Book Read Free

Enchanted Air

Page 2

by Margarita Engle


  They have never seen

  the dancing plants

  of Cuba.

  WHEN I WAS A WILD HORSE

  The next time I draw a picture,

  it’s the same gold-winged

  rumba dancer, but this time

  she’s on horseback, smiling,

  and somehow I know

  that I am both

  the flying rider

  and the swift

  steed.

  After that, whenever adults

  ask me if I plan to be an artist

  like my father, I answer:

  No, I will be

  a wild horse

  above green hills,

  flying. . . .

  MI MAMI CUBANA

  On the streets of Los Angeles,

  strangers ask me if my mother

  is a movie star.

  Her beauty makes men

  turn their heads, while envious women

  advise her to wear a crimson hibiscus

  behind one ear, just like all the other

  exotic foreign stars.

  But Mami is shy.

  She would rather tend a whole garden

  than wear a single boastful blossom

  in her dark, wavy hair.

  Homesick, she listens to Cuban music.

  Homesick, she sings to herself in Spanish.

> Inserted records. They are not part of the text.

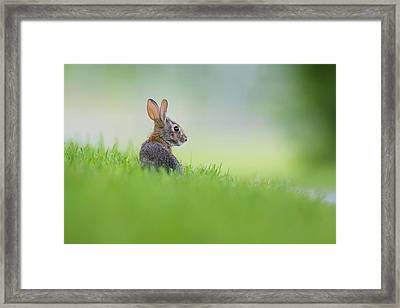 Cottontail Baby Framed Print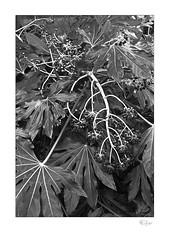 Fatsia Japonica (radspix) Tags: yashica 230af 3570mm kyocera f3345 arista edu ultra 100 pmk pyro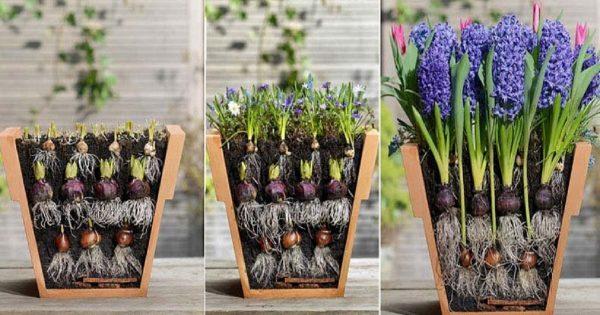 Ella plantó unos bulbos de flores de una manera muy inusual… ¡He aquí el resultado!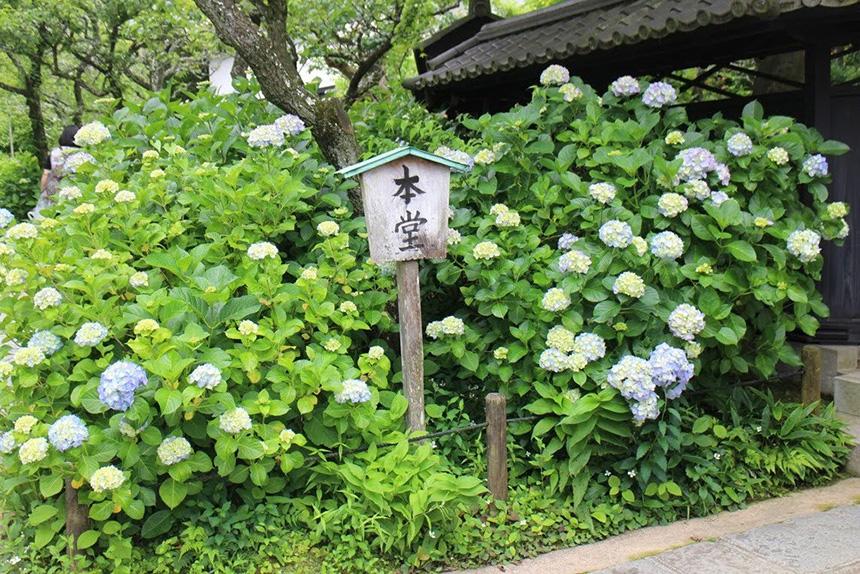 北鎌倉・東慶寺の本堂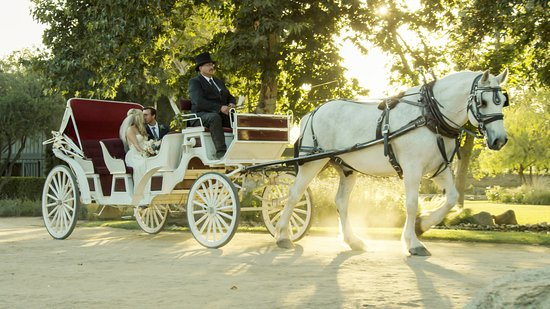 Temecula, Californie : peaceful carriage ride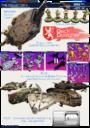 Kickstarter Starship V Sleipnir24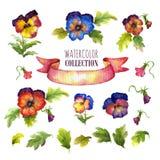 Colección floral de la acuarela con los pensamientos multicolores Hay flores, hojas, brotes, cinta de satén Foto de archivo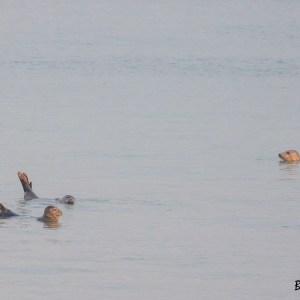 Phoques gris. Digue du Braek. Dunkerque. Nord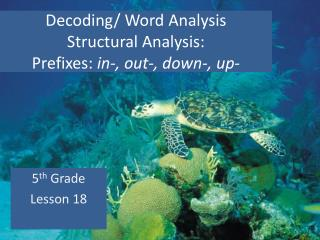 Decoding/ Word Analysis Structural Analysis:  Prefixes:  in-, out-, down-, up-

  Homesick, she tells stories about the island.

  Homesick, she sews flowery tropical

  mother-daughter dresses,

  even though Mad and I prefer

  to run around outdoors wearing shorts,

  and never matching

  at all.

  When Mami gives us pretty dolls,

  we toss them into a closet.

  Instead, we play with insects, snails,

  and earthworms.

  But Mami expects us to iron bedsheets,

  and set the table, while all I want to do

  is read tales of adventure.

  As I read The Black Stallion, White Fang,

  and The Call of the Wild,

  I notice that the heroes are always boys.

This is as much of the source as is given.